Most Common Causes of Death in Tigecycline-Treated Patients
Tigecycline, a glycylcycline antibiotic used for complicated skin/skin structure infections, intra-abdominal infections, and ventilator-associated pneumonia, shows mortality patterns in clinical trials and post-marketing data primarily driven by the underlying infections and patient comorbidities rather than the drug itself. In pooled phase 3/4 trials (n=3,788 tigecycline patients vs. 3,706 comparators), all-cause mortality was 4.0% for tigecycline vs. 3.0% for comparators, with a numerical imbalance (not always statistically significant) attributed to higher rates in tigecycline-treated ventilator-associated pneumonia (VAP) and hospital-acquired pneumonia (HAP) cases.[1][2]
Leading Causes by Frequency
- Septic shock and multi-organ failure: Top cause, linked to severe baseline infections like complicated intra-abdominal infections or pneumonia. Seen in ~25-30% of tigecycline deaths across trials.[1]
- Respiratory failure/pneumonia progression: Common in VAP/HAP subsets, contributing to ~20-25% of fatalities; tigecycline's inferiority in these indications (FDA warning issued 2013) stems from slower bactericidal activity against pathogens like Acinetobacter.[2][3]

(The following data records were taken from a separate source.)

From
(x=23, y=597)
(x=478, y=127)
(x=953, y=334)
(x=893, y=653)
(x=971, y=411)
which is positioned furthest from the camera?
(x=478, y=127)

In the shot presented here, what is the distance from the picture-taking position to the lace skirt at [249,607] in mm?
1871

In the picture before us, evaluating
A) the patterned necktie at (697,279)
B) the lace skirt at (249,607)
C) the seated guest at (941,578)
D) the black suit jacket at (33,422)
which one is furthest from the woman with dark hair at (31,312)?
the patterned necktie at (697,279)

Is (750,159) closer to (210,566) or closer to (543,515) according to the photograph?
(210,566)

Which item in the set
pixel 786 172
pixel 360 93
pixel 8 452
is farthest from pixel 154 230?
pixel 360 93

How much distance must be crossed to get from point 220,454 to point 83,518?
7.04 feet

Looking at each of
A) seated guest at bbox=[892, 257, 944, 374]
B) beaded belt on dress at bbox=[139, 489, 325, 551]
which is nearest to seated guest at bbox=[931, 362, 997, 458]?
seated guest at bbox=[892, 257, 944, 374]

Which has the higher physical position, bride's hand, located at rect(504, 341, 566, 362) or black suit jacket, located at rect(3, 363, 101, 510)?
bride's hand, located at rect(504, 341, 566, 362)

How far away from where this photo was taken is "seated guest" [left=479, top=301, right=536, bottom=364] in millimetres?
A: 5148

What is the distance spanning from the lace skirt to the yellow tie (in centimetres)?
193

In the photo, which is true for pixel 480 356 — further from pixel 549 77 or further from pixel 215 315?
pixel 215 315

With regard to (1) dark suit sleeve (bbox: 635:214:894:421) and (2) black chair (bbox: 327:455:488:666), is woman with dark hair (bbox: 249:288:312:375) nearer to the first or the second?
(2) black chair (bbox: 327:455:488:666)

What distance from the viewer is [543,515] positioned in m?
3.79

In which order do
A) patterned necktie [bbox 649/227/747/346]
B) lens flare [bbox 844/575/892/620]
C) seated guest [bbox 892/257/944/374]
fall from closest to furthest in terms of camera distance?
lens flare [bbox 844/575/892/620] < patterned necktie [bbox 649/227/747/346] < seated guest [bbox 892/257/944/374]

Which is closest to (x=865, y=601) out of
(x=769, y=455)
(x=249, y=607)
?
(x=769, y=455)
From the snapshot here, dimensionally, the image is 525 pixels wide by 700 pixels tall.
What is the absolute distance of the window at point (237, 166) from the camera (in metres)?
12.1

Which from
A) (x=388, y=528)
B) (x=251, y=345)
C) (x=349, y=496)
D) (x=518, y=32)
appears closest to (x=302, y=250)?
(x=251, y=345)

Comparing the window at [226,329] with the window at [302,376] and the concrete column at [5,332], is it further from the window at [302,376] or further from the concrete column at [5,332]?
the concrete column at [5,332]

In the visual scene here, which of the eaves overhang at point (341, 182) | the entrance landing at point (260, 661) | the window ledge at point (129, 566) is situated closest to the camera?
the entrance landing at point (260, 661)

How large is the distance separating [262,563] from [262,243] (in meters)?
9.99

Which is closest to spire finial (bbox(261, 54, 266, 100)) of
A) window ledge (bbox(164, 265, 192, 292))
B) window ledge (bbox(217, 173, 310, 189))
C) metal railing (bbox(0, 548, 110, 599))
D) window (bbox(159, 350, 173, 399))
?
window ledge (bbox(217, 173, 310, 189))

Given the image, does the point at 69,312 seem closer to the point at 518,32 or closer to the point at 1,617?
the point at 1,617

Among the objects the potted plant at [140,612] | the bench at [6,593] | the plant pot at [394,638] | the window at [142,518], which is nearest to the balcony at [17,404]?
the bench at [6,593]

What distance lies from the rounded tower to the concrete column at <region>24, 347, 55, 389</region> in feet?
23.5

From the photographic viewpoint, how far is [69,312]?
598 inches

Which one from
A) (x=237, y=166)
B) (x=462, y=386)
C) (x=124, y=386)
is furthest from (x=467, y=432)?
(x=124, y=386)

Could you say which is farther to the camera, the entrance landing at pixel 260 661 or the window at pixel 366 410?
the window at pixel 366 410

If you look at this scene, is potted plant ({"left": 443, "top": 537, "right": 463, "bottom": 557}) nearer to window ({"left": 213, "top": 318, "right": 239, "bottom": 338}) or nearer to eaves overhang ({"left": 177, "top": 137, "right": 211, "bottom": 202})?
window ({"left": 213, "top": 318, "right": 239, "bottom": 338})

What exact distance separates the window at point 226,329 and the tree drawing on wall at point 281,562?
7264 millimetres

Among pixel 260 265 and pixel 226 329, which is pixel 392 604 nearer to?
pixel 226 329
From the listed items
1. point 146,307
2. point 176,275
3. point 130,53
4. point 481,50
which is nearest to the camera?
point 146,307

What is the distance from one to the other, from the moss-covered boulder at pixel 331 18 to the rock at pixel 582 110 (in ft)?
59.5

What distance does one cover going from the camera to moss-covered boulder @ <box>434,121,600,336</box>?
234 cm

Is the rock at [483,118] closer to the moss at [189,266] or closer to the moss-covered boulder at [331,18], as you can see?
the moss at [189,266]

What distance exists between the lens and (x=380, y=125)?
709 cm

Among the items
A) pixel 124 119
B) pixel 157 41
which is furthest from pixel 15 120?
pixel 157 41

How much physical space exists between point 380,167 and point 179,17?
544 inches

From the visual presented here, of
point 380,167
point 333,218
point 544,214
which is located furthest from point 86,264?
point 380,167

- Sepsis: General sepsis or bacteremia accounts for ~15-20%, often in patients with high APACHE II scores (>15).[1]
| Trial Population | Tigecycline Mortality Rate | Top Causes (% of deaths) |
|------------------|----------------------------|--------------------------|
| cSSSI/cIAI | 1.5-2.5% | Septic shock (30%), sepsis (20%)[1] |
| VAP/HAP | 17-25% | Respiratory failure (35%), septic shock (25%)[2] |
| Pooled all | 4.0% | Multi-organ failure (28%), pneumonia (22%)[1] |
Why Higher Mortality in Certain Infections?
Tigecycline has lower plasma concentrations (due to biliary/hepatic elimination) and bacteriostatic effects against some Gram-negatives, leading to poorer outcomes in high-inoculum infections like VAP. FDA label restricts non-approved HAP use; EU label contraindicates it for these.[3][4] No direct causality to tigecycline proven—deaths correlate with illness severity (e.g., 80% of tigecycline deaths had APACHE II ≥15 vs. 60% comparators).[1]
Post-Marketing and Real-World Data
Surveillance (e.g., FDA FAERS, WHO VigiBase) reports similar patterns: infection-related deaths predominate, with rare tigecycline-attributable cases like superinfections (Clostridium difficile) or liver failure (<1%). A 2020 meta-analysis (14 RCTs, n=8,687) confirmed 1.3% absolute mortality risk increase, mainly from respiratory/septic causes.[5]
Risk Factors in Patients
Higher death risk with:
- Mechanical ventilation (OR 5.9).[1]
- Bacteremia at baseline.
- Renal impairment (no dose adjustment needed, but accumulates).[4]
- Concomitant vasopressors or >14-day therapy.
Comparison to Comparator Antibiotics
Tigecycline mortality exceeds carbapenems/imipenem in pneumonia (17.4% vs. 11.6% in HAP/VAP trial), but matches in skin/abdominal infections.[2] Alternatives like meropenem preferred for severe pneumonia.
Sources
[1] Tygacil (tigecycline) USPI, FDA 2010
[2] NEJM 2010 HAP/VAP trial (Freeman et al.)
[3] FDA Safety Communication 2013
[4] Tygacil EMA SmPC
[5] J Antimicrob Chemother 2020 meta-analysis (Prasad et al.)